While Speech Large Language Models (Speech-LLMs) have achieved strong performance on adult Automatic Speech Recognition (ASR), their effectiveness on child speech remains under-explored, and single models often struggle to handle diverse adult and child age groups simultaneously. This paper proposes a Mixture-of-Experts (MoE) Speech-LLM for unified ASR across adult and child speech spanning diverse environments and age groups. The framework employs a Classifier-based Domain Router (C-DR) with a coarse-to-fine strategy and integrates both a Mixture-of-Projectors (MoP) and a Mixture-of-LoRAs (MoL) to model domain-specific variations. To address routing uncertainty near domain boundaries, an Entropy-Aware Routing (EAR) mechanism is introduced to dynamically incorporate a shared expert. Experiments on public child corpora demonstrate consistent improvements over baselines while preserving adult ASR performance. To our knowledge, this is the first work leveraging Speech-LLMs for unified, multi-domain ASR encompassing both children and adults.
Primary: University of California, Los Angeles
All Institutions: University of California, Los Angeles
This paper presents a novel Entropy-Aware Domain-Routed Mixture-of-Experts Speech-LLM framework that effectively tackles the challenges of ASR across diverse child and adult speech domains. The integration of advanced routing mechanisms and domain-specific modeling represents a meaningful advancement in the field, with potential applications in various educational and assistive technologies.

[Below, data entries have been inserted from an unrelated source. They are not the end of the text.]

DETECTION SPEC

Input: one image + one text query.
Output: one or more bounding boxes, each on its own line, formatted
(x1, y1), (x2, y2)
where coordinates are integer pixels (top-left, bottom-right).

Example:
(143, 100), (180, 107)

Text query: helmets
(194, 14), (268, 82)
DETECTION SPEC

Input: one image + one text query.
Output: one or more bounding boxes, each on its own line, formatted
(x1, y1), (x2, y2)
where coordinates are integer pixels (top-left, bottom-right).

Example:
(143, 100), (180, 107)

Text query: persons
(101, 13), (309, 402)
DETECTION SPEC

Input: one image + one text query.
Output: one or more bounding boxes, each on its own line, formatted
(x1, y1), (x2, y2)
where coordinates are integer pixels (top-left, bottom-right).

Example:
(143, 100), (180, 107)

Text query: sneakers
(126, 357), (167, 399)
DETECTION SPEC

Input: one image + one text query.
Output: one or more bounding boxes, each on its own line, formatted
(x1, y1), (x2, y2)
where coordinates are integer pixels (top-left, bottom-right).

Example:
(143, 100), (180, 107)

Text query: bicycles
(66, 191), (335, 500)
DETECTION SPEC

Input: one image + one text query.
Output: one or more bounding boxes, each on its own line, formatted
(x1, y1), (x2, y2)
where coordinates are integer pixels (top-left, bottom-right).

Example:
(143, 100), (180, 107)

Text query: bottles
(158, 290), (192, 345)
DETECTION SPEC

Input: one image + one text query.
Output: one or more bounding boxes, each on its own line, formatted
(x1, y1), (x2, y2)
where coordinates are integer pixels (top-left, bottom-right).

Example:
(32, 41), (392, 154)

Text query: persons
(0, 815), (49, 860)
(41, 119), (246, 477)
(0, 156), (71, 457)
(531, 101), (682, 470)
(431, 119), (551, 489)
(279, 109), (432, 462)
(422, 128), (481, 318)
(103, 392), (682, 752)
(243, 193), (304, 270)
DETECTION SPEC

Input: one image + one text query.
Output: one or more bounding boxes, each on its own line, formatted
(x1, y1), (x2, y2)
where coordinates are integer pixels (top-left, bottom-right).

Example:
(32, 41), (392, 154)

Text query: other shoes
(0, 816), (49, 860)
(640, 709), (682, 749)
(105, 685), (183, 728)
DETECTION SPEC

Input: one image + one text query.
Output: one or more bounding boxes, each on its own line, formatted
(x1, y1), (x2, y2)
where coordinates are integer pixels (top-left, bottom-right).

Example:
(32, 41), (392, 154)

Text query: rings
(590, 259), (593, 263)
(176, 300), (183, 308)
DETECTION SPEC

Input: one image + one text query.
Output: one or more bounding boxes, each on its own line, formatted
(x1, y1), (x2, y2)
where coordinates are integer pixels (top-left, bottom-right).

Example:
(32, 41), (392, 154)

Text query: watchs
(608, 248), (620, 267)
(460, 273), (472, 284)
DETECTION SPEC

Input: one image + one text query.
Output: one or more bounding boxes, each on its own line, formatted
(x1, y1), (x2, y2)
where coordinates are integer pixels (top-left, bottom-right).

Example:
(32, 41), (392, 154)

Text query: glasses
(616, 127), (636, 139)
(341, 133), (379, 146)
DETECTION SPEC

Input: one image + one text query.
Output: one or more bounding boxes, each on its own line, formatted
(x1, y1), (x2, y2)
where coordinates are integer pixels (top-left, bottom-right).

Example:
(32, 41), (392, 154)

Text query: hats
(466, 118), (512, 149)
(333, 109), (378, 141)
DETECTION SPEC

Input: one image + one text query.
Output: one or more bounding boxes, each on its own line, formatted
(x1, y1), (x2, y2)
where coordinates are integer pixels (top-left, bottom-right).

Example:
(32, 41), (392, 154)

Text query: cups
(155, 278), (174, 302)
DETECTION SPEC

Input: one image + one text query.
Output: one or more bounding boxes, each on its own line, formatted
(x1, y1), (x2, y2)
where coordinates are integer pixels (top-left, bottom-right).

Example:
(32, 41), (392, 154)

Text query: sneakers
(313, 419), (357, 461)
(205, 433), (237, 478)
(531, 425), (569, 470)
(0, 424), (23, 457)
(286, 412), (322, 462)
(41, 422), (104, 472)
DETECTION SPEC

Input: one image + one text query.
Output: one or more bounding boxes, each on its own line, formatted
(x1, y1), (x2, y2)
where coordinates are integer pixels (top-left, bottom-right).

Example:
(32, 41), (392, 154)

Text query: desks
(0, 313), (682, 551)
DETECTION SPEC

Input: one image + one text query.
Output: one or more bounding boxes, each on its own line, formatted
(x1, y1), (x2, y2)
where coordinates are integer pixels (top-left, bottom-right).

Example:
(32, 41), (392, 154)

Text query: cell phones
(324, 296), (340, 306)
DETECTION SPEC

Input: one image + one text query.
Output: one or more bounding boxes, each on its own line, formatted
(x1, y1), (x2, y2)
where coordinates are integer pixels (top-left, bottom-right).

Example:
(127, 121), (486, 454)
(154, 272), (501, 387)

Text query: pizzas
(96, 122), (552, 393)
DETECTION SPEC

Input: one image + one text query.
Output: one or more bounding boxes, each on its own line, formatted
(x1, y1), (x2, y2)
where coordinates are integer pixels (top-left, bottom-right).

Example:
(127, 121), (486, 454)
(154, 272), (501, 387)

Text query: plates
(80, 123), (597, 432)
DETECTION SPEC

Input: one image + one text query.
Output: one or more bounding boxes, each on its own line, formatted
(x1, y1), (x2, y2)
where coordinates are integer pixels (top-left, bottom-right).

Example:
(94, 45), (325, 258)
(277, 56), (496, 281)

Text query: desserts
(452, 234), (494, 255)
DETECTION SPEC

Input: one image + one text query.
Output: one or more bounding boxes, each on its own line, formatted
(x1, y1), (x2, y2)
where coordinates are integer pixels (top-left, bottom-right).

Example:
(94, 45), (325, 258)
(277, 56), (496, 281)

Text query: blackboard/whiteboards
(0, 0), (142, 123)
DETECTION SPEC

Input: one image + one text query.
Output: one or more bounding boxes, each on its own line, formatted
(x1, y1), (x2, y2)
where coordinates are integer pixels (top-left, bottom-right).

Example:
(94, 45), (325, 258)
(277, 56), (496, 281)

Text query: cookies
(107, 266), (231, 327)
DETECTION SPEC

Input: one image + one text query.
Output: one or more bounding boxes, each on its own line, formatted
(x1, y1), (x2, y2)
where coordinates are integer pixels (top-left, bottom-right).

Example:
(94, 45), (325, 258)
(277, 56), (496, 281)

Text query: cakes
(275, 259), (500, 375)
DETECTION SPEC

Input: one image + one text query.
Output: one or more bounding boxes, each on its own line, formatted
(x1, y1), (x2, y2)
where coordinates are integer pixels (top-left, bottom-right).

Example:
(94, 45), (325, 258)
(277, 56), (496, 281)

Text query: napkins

The proposed methodology introduces a Mixture-of-Experts (MoE) framework that integrates a Classifier-based Domain Router (C-DR) and an Entropy-Aware Routing (EAR) mechanism, which are innovative in addressing the challenges of Automatic Speech Recognition (ASR) across heterogeneous domains, specifically for child and adult speech. The use of a coarse-to-fine classification strategy for domain routing and the incorporation of both Mixture-of-Projectors (MoP) and Mixture-of-LoRAs (MoL) are particularly noteworthy, as they allow for specialized handling of acoustic and linguistic variations. This dual approach enhances the model's adaptability and robustness, making it a significant contribution to the field.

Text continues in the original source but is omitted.